# Mendota DXV 45 blower not working



## sblat (Oct 27, 2020)

My blowers completely stopped working the other day. I can here the heat sensor click to turn it on, but the fans do not come on.
How can I trouble shoot this?  The company who installed wants $150 for first 30 min and $30 every 15 min after.  Plus parts.  I’m hoping there are some things I can check to see if blowers need to be replaced, or if it may be a connection, or anything else. Thanks for any help


----------



## DAKSY (Oct 27, 2020)

Trace the wiring.  
Is there power at the receptacle? 
Is the wiring good & attached to both sides of the snap disk? 
Is the wiring good & attached to the Rheostat?
Is the wiring good & attached to the blower?
Here's your schematic...


----------



## sblat (Oct 27, 2020)

I checked all the connections and vacuumed all the dust and cobwebs out. Everything looked good.  Fired it back up, heard the “click” when it gets up to temp, and nothing.  Am I to assume the fans are bad?  Does anyone have a good place to look for them online?  Cheapest I have found is $150 each. Could it be there thermostat switch?  I bought a new one and tried this afternoon but maybe I placed the wires on the wrong prong?  It’s a magnetic style I bought on amazon. Thanks for continued help!

Steve


----------



## DAKSY (Oct 27, 2020)

Did you pull the wires off the rheostat & touch the contacts together?
You will have to do that AFTER the snap disk closes ("tink"). 
That will rule out the rheostat...


----------



## sblat (Oct 27, 2020)

I believe this is the rheostat, correct?  Which wires would I pull and touch to each other?  I what is the result I’m looking for?


----------



## Millbilly (Oct 27, 2020)

So did you haver check power at the outlet ??


----------



## sblat (Oct 27, 2020)

Nope, but did now and it has power!


----------



## sblat (Oct 28, 2020)

not sure what to do to check the rheostat with the wires having the caps/ plugs on them.  Anything else I need to check, or should I order new blowers?  Thanks


----------



## Millbilly (Oct 29, 2020)

The wiring in your pic is different. Is that the reostat? You posted a picture of the back side of it... its really simple a reostat only has 2 wires that go to it. Do what he is saying is disconnect it and jump them, same with the heat switch. By doing this you are isolating the potential problem to just the blower. Then plug it back in.  Be careful this is house current and know your limits.

Dataset entries =>

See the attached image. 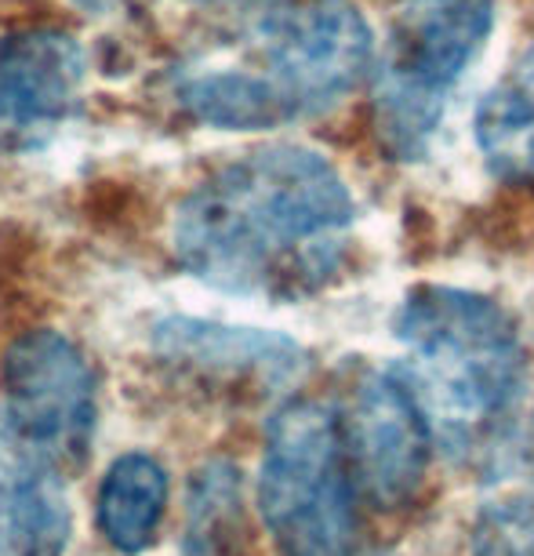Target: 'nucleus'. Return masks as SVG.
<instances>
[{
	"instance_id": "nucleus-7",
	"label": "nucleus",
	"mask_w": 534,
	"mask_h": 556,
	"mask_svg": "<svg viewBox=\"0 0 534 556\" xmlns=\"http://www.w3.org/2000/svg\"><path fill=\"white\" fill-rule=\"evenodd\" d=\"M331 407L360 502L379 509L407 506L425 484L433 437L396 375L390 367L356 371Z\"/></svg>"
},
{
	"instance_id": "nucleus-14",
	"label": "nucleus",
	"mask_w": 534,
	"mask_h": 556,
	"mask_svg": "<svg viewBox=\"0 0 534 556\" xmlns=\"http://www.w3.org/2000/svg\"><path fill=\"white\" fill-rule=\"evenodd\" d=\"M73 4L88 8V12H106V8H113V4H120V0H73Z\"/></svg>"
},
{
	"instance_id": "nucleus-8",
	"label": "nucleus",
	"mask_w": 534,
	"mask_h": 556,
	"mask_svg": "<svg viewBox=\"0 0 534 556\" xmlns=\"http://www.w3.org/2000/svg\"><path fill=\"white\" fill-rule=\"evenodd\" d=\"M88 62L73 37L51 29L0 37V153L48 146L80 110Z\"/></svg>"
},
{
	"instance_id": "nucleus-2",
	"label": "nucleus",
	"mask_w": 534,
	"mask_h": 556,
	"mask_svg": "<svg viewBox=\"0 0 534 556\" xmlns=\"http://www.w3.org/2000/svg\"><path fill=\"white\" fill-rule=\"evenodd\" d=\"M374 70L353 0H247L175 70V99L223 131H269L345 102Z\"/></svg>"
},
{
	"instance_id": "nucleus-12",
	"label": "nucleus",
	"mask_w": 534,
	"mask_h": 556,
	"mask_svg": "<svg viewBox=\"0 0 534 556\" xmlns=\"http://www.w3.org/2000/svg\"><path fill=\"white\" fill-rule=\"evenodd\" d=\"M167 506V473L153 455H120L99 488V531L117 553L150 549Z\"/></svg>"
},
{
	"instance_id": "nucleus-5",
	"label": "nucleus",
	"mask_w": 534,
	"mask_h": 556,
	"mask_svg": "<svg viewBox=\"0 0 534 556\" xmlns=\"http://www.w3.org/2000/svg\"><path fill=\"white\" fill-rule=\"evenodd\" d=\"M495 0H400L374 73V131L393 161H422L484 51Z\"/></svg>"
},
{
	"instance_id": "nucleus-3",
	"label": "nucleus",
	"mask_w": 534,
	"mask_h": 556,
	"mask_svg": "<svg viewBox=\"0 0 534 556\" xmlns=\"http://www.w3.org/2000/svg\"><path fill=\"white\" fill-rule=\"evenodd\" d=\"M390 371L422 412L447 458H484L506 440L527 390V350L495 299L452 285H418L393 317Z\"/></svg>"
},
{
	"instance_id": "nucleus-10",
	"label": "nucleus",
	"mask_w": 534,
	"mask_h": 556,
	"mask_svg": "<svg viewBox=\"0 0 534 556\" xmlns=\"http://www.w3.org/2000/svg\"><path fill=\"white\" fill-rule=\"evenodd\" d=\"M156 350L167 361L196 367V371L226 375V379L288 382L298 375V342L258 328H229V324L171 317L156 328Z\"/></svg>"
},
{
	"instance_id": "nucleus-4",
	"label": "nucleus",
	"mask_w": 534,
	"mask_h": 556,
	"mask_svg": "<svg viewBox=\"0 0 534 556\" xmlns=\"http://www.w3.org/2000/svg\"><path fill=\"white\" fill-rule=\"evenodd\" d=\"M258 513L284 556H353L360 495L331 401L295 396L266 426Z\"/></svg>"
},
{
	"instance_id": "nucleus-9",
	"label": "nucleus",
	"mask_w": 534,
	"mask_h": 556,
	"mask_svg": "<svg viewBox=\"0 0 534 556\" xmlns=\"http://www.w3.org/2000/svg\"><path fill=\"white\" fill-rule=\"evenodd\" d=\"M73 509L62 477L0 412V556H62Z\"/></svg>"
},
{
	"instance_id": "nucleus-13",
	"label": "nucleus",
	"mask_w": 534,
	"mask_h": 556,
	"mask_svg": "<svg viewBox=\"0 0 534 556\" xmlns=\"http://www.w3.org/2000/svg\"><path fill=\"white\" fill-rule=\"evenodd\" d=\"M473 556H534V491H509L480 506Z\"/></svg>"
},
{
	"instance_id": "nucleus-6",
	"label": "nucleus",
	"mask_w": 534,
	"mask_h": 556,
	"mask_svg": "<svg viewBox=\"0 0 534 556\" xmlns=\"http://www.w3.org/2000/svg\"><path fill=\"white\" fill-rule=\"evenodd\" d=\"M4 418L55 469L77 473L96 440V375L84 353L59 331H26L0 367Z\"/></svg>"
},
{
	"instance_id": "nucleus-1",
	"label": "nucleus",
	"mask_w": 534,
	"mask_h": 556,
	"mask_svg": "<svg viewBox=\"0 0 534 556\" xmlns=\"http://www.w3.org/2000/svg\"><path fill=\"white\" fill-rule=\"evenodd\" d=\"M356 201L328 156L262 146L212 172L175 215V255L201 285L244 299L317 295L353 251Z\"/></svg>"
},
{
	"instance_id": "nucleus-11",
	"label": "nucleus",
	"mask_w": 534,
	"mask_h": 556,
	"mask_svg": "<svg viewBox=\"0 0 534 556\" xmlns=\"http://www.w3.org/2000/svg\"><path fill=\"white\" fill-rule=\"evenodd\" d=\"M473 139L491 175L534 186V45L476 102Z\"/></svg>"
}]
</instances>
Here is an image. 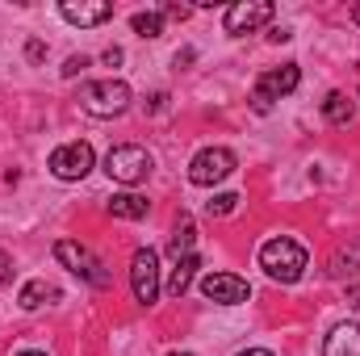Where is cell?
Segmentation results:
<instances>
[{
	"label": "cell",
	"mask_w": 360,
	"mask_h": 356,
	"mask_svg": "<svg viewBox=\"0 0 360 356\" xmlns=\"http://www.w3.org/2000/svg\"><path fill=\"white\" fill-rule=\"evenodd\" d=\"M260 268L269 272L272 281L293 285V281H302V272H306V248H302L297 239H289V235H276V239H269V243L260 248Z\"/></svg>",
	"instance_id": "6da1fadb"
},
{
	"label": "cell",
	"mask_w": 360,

Task objective =>
Answer these from the Mendota blower thread:
(a) What does the installing company charge for the first 30 minutes?
(b) What is the cheapest price per blower that sblat found?
(c) How many wires go to a rheostat, according to Millbilly?

Response =>
(a) $150
(b) $150 each
(c) 2